## WHAT YOU SHOULD DO
Rewrite the items from the line that contains "How distant are" through the end of the items, replacing "Resequence" with "Rank" and leaving everything else unchanged.

┌────────

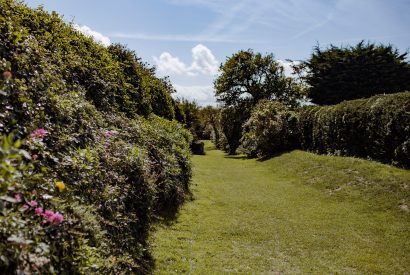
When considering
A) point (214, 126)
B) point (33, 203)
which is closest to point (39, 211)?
point (33, 203)

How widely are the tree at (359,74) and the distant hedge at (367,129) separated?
12.5m

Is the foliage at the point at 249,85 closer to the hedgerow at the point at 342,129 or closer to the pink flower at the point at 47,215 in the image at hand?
the hedgerow at the point at 342,129

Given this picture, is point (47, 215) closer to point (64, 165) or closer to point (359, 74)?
point (64, 165)

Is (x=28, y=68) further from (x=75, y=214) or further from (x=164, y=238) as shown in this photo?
(x=164, y=238)

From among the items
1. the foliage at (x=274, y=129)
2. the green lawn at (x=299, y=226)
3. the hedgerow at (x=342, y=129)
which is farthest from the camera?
the foliage at (x=274, y=129)

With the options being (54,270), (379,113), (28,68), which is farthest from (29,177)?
(379,113)

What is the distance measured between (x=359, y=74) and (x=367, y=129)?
2010 centimetres

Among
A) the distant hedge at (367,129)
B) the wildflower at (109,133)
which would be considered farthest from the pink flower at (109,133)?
the distant hedge at (367,129)

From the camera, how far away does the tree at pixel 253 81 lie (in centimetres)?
4075

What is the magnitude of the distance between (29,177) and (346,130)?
1811 cm

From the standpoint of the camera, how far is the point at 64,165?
5016mm

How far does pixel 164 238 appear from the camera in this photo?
819 centimetres

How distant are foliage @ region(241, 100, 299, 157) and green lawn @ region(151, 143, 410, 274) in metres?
9.89

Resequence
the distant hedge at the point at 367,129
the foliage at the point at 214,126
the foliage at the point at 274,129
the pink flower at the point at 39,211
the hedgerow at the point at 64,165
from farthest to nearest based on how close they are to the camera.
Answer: the foliage at the point at 214,126 → the foliage at the point at 274,129 → the distant hedge at the point at 367,129 → the pink flower at the point at 39,211 → the hedgerow at the point at 64,165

└────────

## ANSWER FOR THE TASK
How distant are foliage @ region(241, 100, 299, 157) and green lawn @ region(151, 143, 410, 274) in metres?
9.89

Rank
the distant hedge at the point at 367,129
the foliage at the point at 214,126
the foliage at the point at 274,129
the pink flower at the point at 39,211
the hedgerow at the point at 64,165
from farthest to nearest based on how close they are to the camera.
Answer: the foliage at the point at 214,126 → the foliage at the point at 274,129 → the distant hedge at the point at 367,129 → the pink flower at the point at 39,211 → the hedgerow at the point at 64,165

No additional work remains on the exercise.